Ultra-narrow superconducting junctions fabricated by controlled electromigration

Superconducting nanowires have been, for years now, a topic of great interest due to their potential application in single photon detectors and in quantum computing circuits. In this context, it is of fundamental importance to better understand the undesired and harmful appearance of thermal and quantum fluctuations of the superconducting order parameter as a function of the wire width.

Although superconductors in the mesoscopic regime (i.e. size comparable to ξ and/or λ) have been explored both experimentally and theoretically in depth, the superconducting nanoworld (i.e. at scales of the fermi wavelength) has received much less attention. The lack of experimental results is in part due to the difficulty of sample fabrication, at dimensions beyond the limit reached by conventional lithographic techniques. A promising direction consists of controlling the local displacement of atoms by an electron wind, a process known as electromigration (EM). This effect relies on the combination of local temperature rise and substantial current crowding at nanoconstrictions. While uncontrolled, EM is responsible for the breakdown of small electronic devices, it can be used in a controllable way to further decrease locally the cross section of the nanowire towards single atomic contacts.
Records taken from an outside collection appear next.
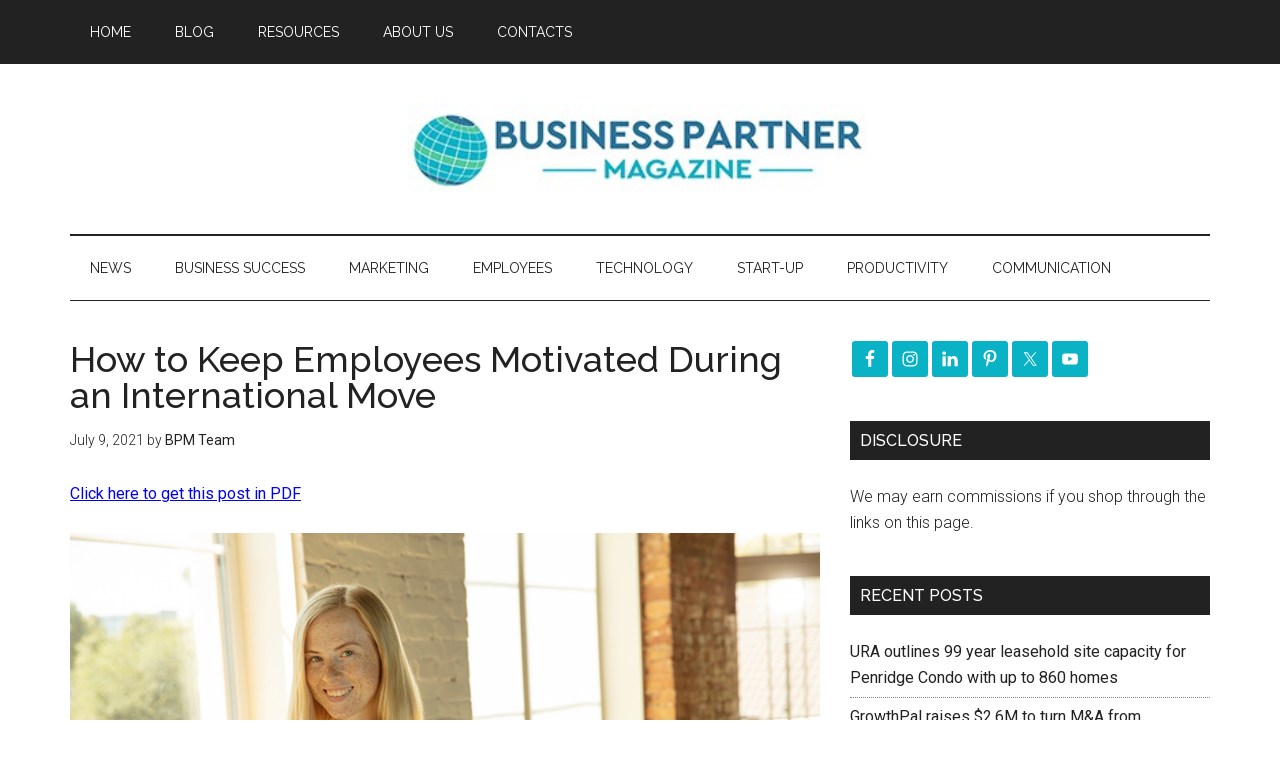

--- FILE ---
content_type: text/html; charset=utf-8
request_url: https://www.google.com/recaptcha/api2/aframe
body_size: 267
content:
<!DOCTYPE HTML><html><head><meta http-equiv="content-type" content="text/html; charset=UTF-8"></head><body><script nonce="gZqt1XFaTuP-E37EAQvFtw">/** Anti-fraud and anti-abuse applications only. See google.com/recaptcha */ try{var clients={'sodar':'https://pagead2.googlesyndication.com/pagead/sodar?'};window.addEventListener("message",function(a){try{if(a.source===window.parent){var b=JSON.parse(a.data);var c=clients[b['id']];if(c){var d=document.createElement('img');d.src=c+b['params']+'&rc='+(localStorage.getItem("rc::a")?sessionStorage.getItem("rc::b"):"");window.document.body.appendChild(d);sessionStorage.setItem("rc::e",parseInt(sessionStorage.getItem("rc::e")||0)+1);localStorage.setItem("rc::h",'1768428667755');}}}catch(b){}});window.parent.postMessage("_grecaptcha_ready", "*");}catch(b){}</script></body></html>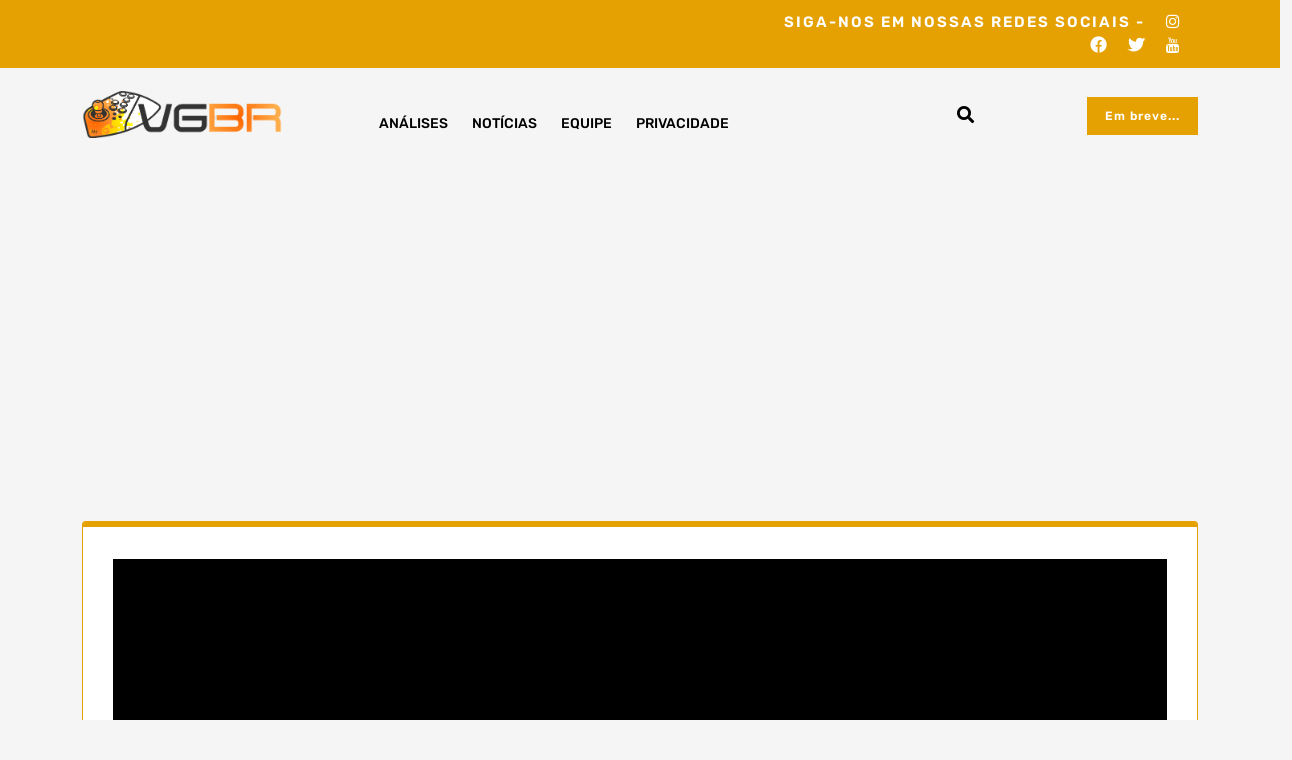

--- FILE ---
content_type: text/html; charset=utf-8
request_url: https://www.google.com/recaptcha/api2/aframe
body_size: 266
content:
<!DOCTYPE HTML><html><head><meta http-equiv="content-type" content="text/html; charset=UTF-8"></head><body><script nonce="dgmYZ1mdV6X3t74rDCMblg">/** Anti-fraud and anti-abuse applications only. See google.com/recaptcha */ try{var clients={'sodar':'https://pagead2.googlesyndication.com/pagead/sodar?'};window.addEventListener("message",function(a){try{if(a.source===window.parent){var b=JSON.parse(a.data);var c=clients[b['id']];if(c){var d=document.createElement('img');d.src=c+b['params']+'&rc='+(localStorage.getItem("rc::a")?sessionStorage.getItem("rc::b"):"");window.document.body.appendChild(d);sessionStorage.setItem("rc::e",parseInt(sessionStorage.getItem("rc::e")||0)+1);localStorage.setItem("rc::h",'1768870547387');}}}catch(b){}});window.parent.postMessage("_grecaptcha_ready", "*");}catch(b){}</script></body></html>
In this work, we explore in-situ controlled EM to fabricate nano-constrictions immersed in cryogenic environment. We demonstrate that a transition from thermally assisted phase slips (TAPS) to quantum phase slips (QPS) takes place when the effective cross section becomes smaller than ~ 150 nm^2. In the regime dominated by QPS the nanowire loses completely its capacity to carry current without dissipation, even at the lowest possible temperature. We also demonstrate that the bow-tie shaped constrictions exhibit a negative magnetoresistance at low magnetic fields which can be attributed to the suppression of superconductivity in the contact leads. Strikingly, the detrimental effect caused by the repeated EM can be healed by simply inverting the current direction. These findings reveal the strong potential of the proposed fabrication method to explore various fascinating superconducting phenomena in atomic-size constrictions.